Parts of the exercise ▸
(a) Retype the passage of the dog-lessons forum thread from "A life story" up to and including "(May 19, 2012)".
(b) Answer these questions using the dog-lessons forum thread.
(i) What is the name of the dog that drank from a sprinkler in the park?
(ii) Which member says that Lulu taught them they had been a bad parent?
(iii) According to RachelK1, what three things have her GSDs taught her?
(c) Proceed with the dog-lessons forum thread, writing on from the point at which it stops.

___ Reading text ___

# What has your dog taught you?



## Diesel and Lace (Apr 15, 2013)

I have had dogs all of my adult life along with other animals including but not limited to horses, cats, turtles, fish, goats, chickens, rabbits, sheep.... 

My dogs have taught me so much and with all of the negative out there in the world I thought it would be fun to have a positive thread that highlights the positive things in life that your dog has taught you. I will get it started:

In my work:
- How to be fair - Working with people can often be a challenge, I run a company and the hardest thing about it is not the clients or the work I do it is managing people. My dog has taught me how to be fair and just 

In my life:
- How to love unconditionally - I had a rough childhood to say the least, trust and love do not come easy to me. I am often guarded and brash. My dogs show me unconditional love everyday and have taught me how to love the same way. 

- Accept responsibility for your actions - A dog is a dog and will do what they are going to do. I have found that 99% of the time when my dog gets into something they are not suppose to be or has done something they should not have, I created the environment or situation which enabled the unwanted behavior. I left food out where it would be too tempting for a dog to resist and they ate it, or they chewed up my favorite pair of shoes because I didn't put them away. 

I think the most important thing my dogs have taught me (esp my GSD) is patience. I can have a temper like most women if provoked, I have learned to control that temper and provide gentle consistent guidance to the behavior I want or the action I want. I am a better person because of my dog.

What has your dog taught you?


----------



## Mary Beth (Apr 17, 2010)

How to be happy. It is not the big things, it is the everyday little things that make life fun. Like today, it was a humid morning, I took Sting for his walk in a park area with walking trails - people were trudging along - tired already. The sprinklers came on - I let Sting go up to one and he drinks right out of it - enjoying himself and taking a small shower. People looked up - smiled - laughed - said "he has a drinking foundation". One man said "that's a dog and a half". Morning blahs gone


----------



## DWP (Mar 31, 2011)

*I am always worth loving*

A life story that need not be told. 
Simply put, my dogs remind me every day that I am loved. 
Now, weather or not dogs "feel love" is not the point. 
They aren't required to "love" me in order to make me feel loved.


----------



## Gharrissc (May 19, 2012)

Patience and seeing past flaws pays off


----------



## Narny (Sep 8, 2010)

Lulu taught me that I have been a bad parent. I was not consistent nor was I very patient. I sometimes (to often imo) am short tempered. Lulu however has taught me to be more patient and consistent. Two things a parent desperately needs to raise well rounded and well adjusted children.


----------



## aphrodite (Jul 25, 2013)

All the patience I did not know I had. Raising a pet is hard work!


----------



## RachelK1 (Jul 26, 2013)

My GSD's have taught me patience, to enjoy life, and how to live in the moment.


----------



## LaRen616 (Mar 4, 2010)

My boy tought me unconditional love and loyalty.


----------



## gsdsar (May 21, 2002)

___ Information ___

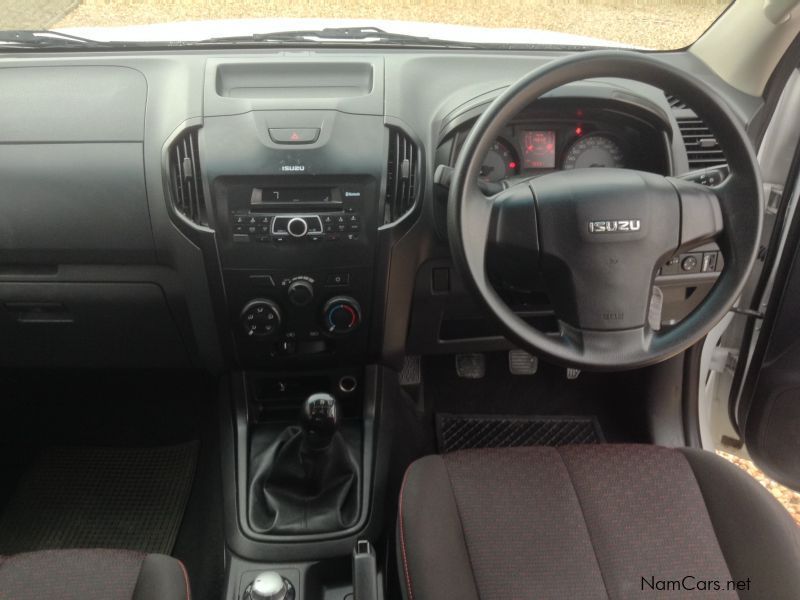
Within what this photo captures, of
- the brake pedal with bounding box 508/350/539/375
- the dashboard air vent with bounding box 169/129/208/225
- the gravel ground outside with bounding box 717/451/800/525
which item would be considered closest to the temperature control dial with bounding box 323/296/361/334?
the dashboard air vent with bounding box 169/129/208/225

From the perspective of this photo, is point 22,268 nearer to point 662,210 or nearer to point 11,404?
point 11,404

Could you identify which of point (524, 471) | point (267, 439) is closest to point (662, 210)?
point (524, 471)

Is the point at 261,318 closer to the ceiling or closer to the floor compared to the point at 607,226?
closer to the floor

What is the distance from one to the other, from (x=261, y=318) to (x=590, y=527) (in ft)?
2.55

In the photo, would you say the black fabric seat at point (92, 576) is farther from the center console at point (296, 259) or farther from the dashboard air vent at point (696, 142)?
the dashboard air vent at point (696, 142)

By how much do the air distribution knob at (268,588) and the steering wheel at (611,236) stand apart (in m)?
0.68

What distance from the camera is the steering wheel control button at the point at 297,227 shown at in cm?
138

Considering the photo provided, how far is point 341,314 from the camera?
1521 millimetres

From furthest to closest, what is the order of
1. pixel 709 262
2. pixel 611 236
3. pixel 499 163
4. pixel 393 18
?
1. pixel 393 18
2. pixel 709 262
3. pixel 499 163
4. pixel 611 236

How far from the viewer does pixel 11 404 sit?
2082 millimetres

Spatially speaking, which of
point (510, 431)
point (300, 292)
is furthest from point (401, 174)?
point (510, 431)

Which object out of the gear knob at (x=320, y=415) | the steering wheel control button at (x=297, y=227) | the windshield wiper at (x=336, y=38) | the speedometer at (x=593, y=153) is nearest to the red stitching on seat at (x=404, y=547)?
the gear knob at (x=320, y=415)

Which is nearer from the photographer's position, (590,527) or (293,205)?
(590,527)

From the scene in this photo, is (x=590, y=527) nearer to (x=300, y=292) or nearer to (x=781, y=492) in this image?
(x=300, y=292)
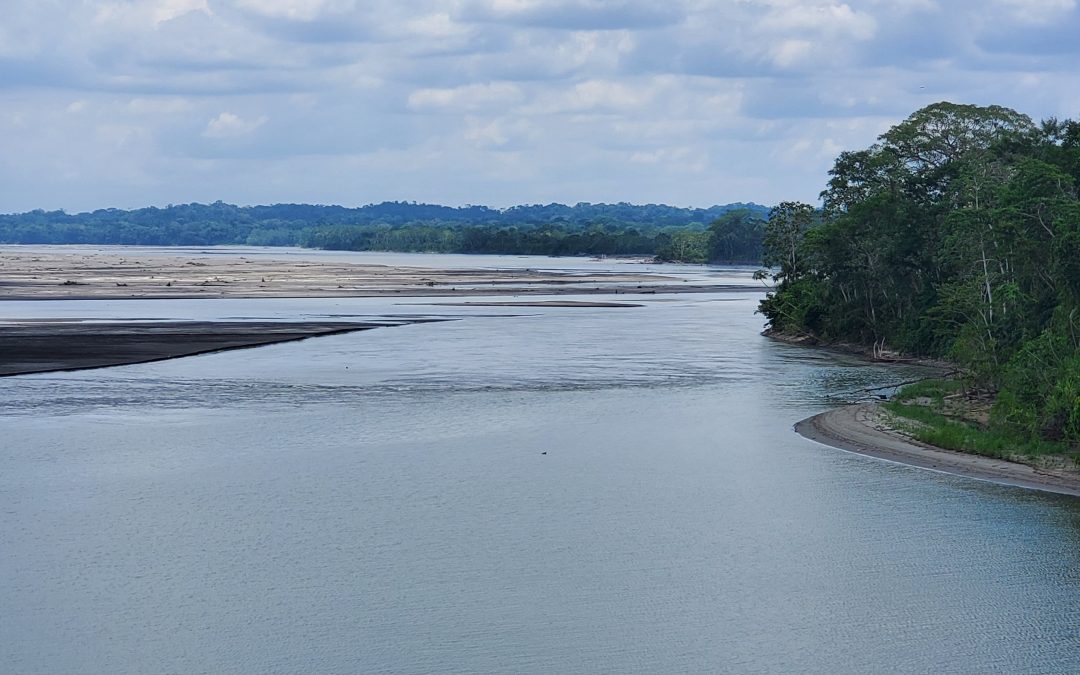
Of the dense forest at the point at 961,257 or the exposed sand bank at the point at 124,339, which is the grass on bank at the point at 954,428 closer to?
the dense forest at the point at 961,257

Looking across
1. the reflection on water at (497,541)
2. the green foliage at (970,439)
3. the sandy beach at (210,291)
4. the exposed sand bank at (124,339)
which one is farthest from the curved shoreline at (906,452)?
the sandy beach at (210,291)

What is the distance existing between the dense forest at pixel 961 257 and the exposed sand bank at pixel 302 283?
174ft

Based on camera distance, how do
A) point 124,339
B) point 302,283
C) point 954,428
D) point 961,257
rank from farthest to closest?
point 302,283, point 124,339, point 961,257, point 954,428

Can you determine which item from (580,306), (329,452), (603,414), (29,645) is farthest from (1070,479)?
(580,306)

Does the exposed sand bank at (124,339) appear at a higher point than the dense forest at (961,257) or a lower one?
lower

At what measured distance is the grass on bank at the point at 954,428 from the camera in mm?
38219

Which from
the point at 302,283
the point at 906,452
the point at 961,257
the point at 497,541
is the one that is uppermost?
the point at 961,257

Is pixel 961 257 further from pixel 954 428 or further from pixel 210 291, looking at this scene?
pixel 210 291

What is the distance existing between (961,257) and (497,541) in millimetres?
28740

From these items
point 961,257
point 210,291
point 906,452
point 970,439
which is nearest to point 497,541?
point 906,452

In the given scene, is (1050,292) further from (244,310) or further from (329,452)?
(244,310)

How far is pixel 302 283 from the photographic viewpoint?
475 feet

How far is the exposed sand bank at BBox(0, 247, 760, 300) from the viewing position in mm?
122375

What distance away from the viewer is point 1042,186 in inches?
1715
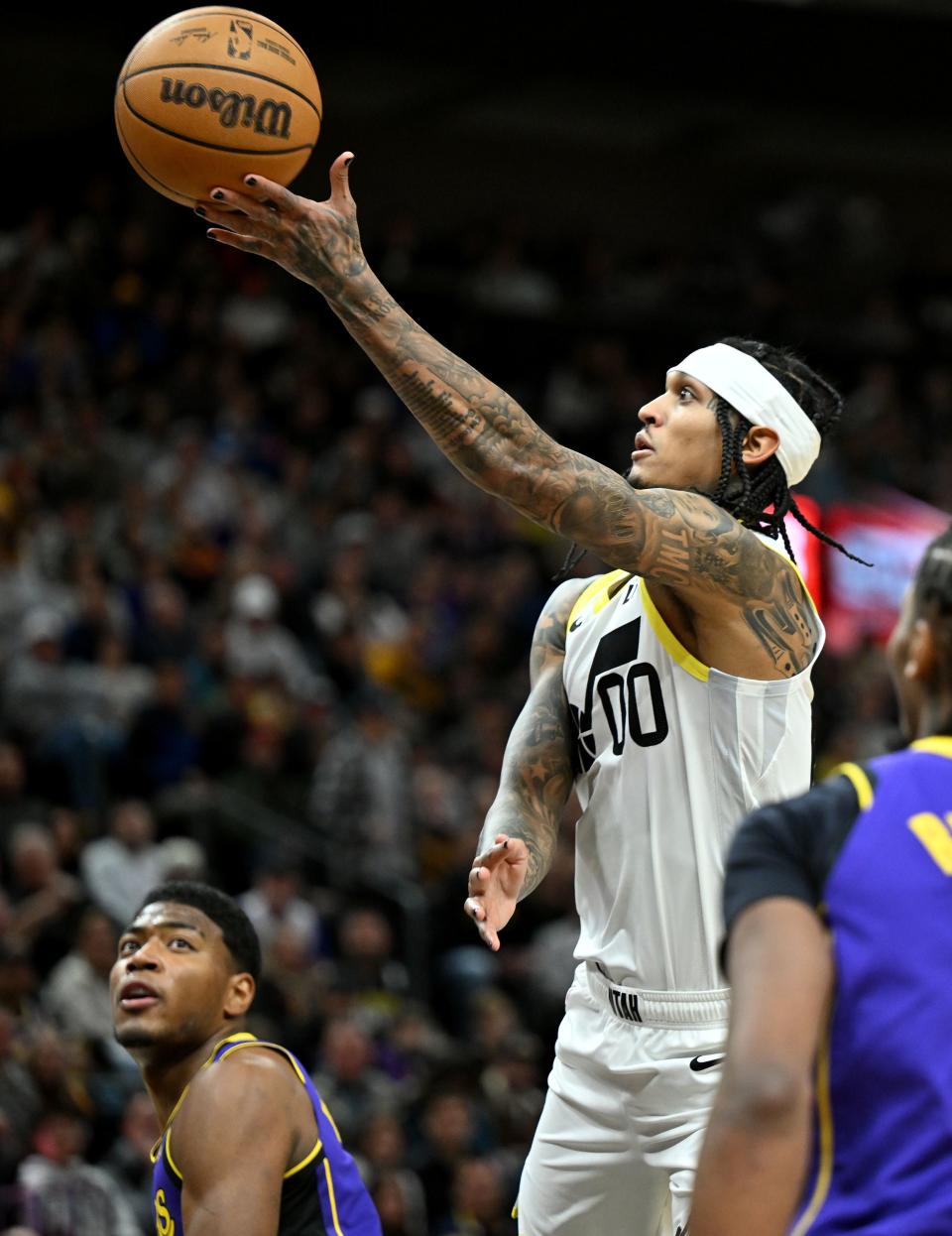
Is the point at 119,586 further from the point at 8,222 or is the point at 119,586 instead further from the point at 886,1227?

___

Responses in order ▸
(a)
A life story that need not be told. 
Simply put, my dogs remind me every day that I am loved. 
Now, weather or not dogs "feel love" is not the point. 
They aren't required to "love" me in order to make me feel loved.


----------



## Gharrissc (May 19, 2012)

(b)
(i) Sting
(ii) Narny
(iii) Patience, to enjoy life, and how to live in the moment

(c)
All of my digs have taught me something. Each dog, IMHO, has a different lesson to teach. I firmly believe in the " you don't get the dog you want, you get the dog you need" theory. 

Hanah- taught me not to be afraid of GSD. Taught me what a working partnership with a dog can do for the soul. 

Ike- taught me not to always listen to "experts" to trust myself. To enjoy my dog and be a solid fair consistent handler. He also taught me " a bad dog is the best dog" he was a horrible pet. Got into the trash, ate the couch, not housebroken until 8 yo, but he was my soul dog. His lessons on futility, joy of life, calmness, and acceptance carry me to this day. 

Lena- patience. This dog try's me everyday. She is different and frustrating and makes me think outside the box all the time. But she also taught me how to let go. How to enjoy a dog that tries their hardest, even if they don't really want to. She has taught me not to underestimate my dogs. She has also taught me how far I will go for the well being of my dogs. We have been dealing with some health issues, that have dressed my mind and wallet. But I have learned that I will do everything in my power to find an answer and make sure she us ok. 

Phoster- she has taught me that a good dog is a good dog. No matter the breed. As a floppy eared dog, I was hesitant. But she brought back a joy for the work. A desire to prove myself. And laughter. She is a joyous dog. 

Nix- still learning. Learning never stops. The lessons my other dogs have taught me are helping me raise him better. At 6 mo old, we have a ways to go. Right now my biggest lesson is that good things come to those who wait. Not everything is immediate. Patience and consistency will win out in the end. And he has taught me that sport and work aside, the dog I want us the dog that I can take everywhere. That I can share my life with and share with the world. 


Sent from Petguide.com Free App


----------



## VTGirlT (May 23, 2013)

Zelda has taught me:
*Patience*, how to properly control my temper and to try and avoid situations where I might have one.
*Commitment*, I have raised 1 day old kittens and fostered puppies.. But Zelda has a lot of things to work on and is a constant in my life that is living and a being that I am responsible for and have to be committed to.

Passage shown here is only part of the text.